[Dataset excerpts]
========================================
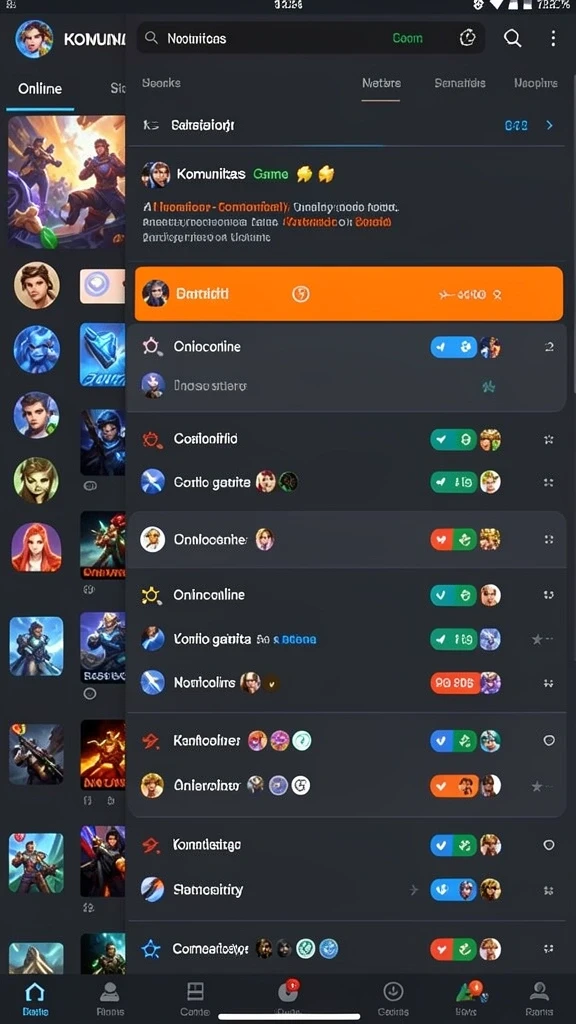 Screenshot bom29toto nomor 2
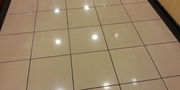 Neo Tiling - An excellent company in the field of Tiles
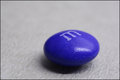 M & M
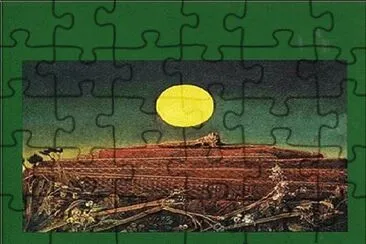 270 jigsaw puzzle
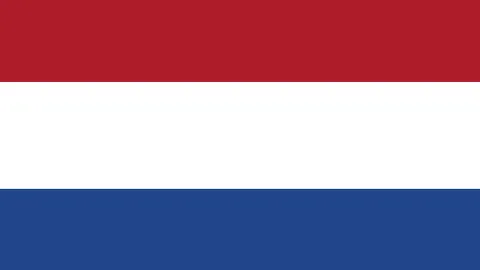 樊振东：本届奥运赛事令我心情愉悦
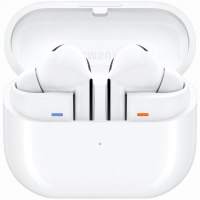 Наушники Original Samsung Galaxy Buds3 Pro White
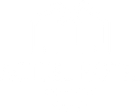 Actuel H&ocirc;tel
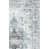 Tapis de couloir 2 pi 6 po x 10 pi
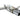 Supersprint BMW E39 M5 Rear Exhaust Right - F1 Race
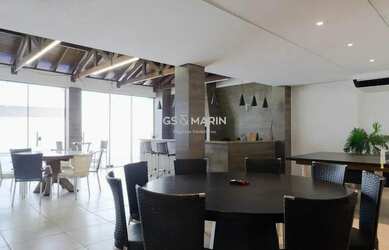 Imagem 7: Casa à venda no Condomínio Residencial Tucanos, em Londrina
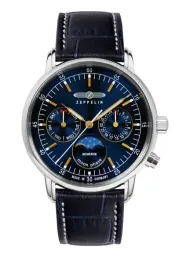 nowy-oryginalny-zegarek-damski-zeppelin-8635-3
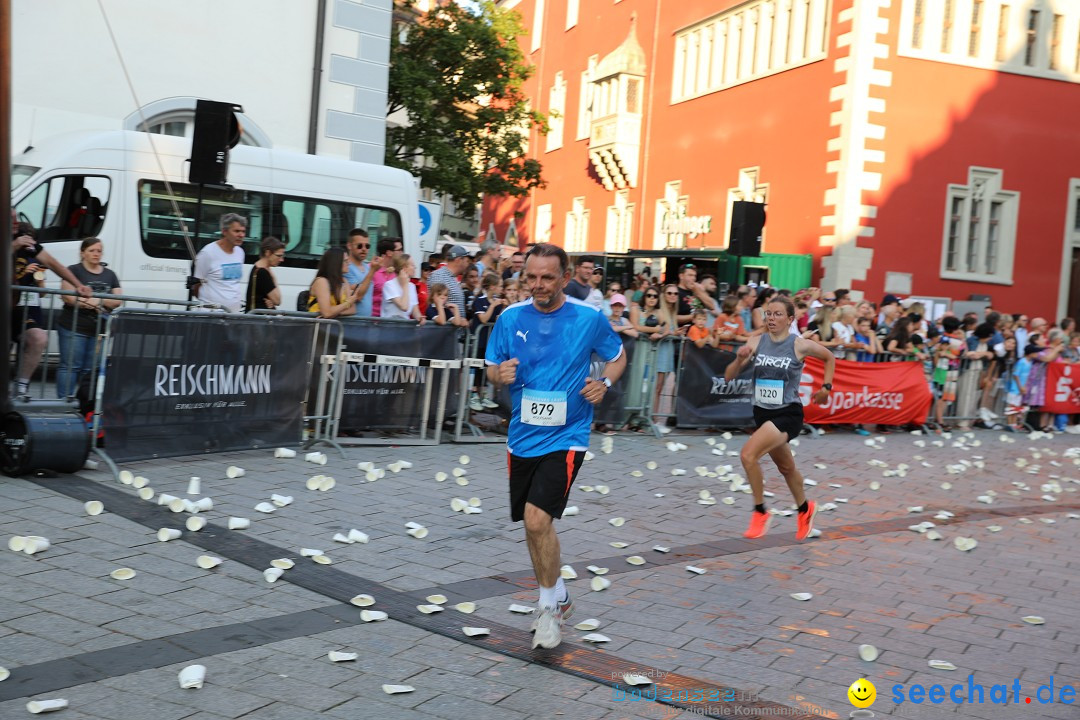 33. Ravensburger Stadtlauf by BODENSEE.MEDIA: Ravensburg, 24.06.2023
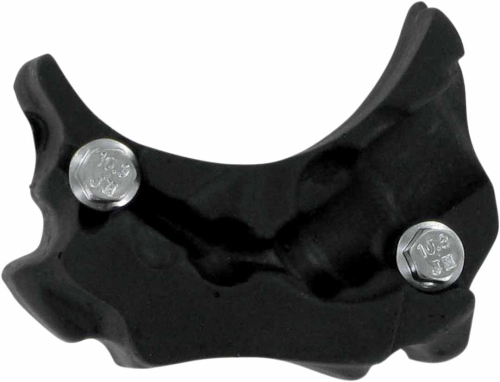 Moose Racing - Moose Racing Poly Case Saver - 1016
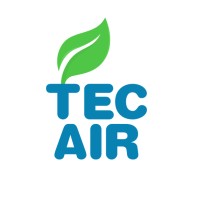 TEC AIR SOLUÇÕES logo - Similar company to Aps Euro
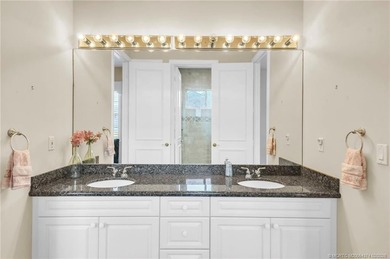 4 Bedroom plus office 3.5 bths, rare opportunity in Willoughby on Willoughby Golf Club in Florida - for sale on GolfHomes.com, golf home, golf lot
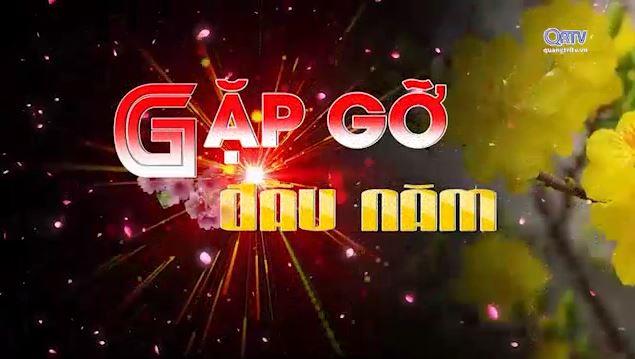 Gặp gỡ đầu năm - Niềm tin và hi vọng - 23.1.2023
========================================
• [Problem to work on]: Give back only the lines from the one that carries "Imagem 7: Casa" through the final line above, both included. Drop all pictures.

• [Task answer]:
 Imagem 7: Casa à venda no Condomínio Residencial Tucanos, em Londrina
 nowy-oryginalny-zegarek-damski-zeppelin-8635-3
 33. Ravensburger Stadtlauf by BODENSEE.MEDIA: Ravensburg, 24.06.2023
 Moose Racing - Moose Racing Poly Case Saver - 1016
 TEC AIR SOLUÇÕES logo - Similar company to Aps Euro
 4 Bedroom plus office 3.5 bths, rare opportunity in Willoughby on Willoughby Golf Club in Florida - for sale on GolfHomes.com, golf home, golf lot
 Gặp gỡ đầu năm - Niềm tin và hi vọng - 23.1.2023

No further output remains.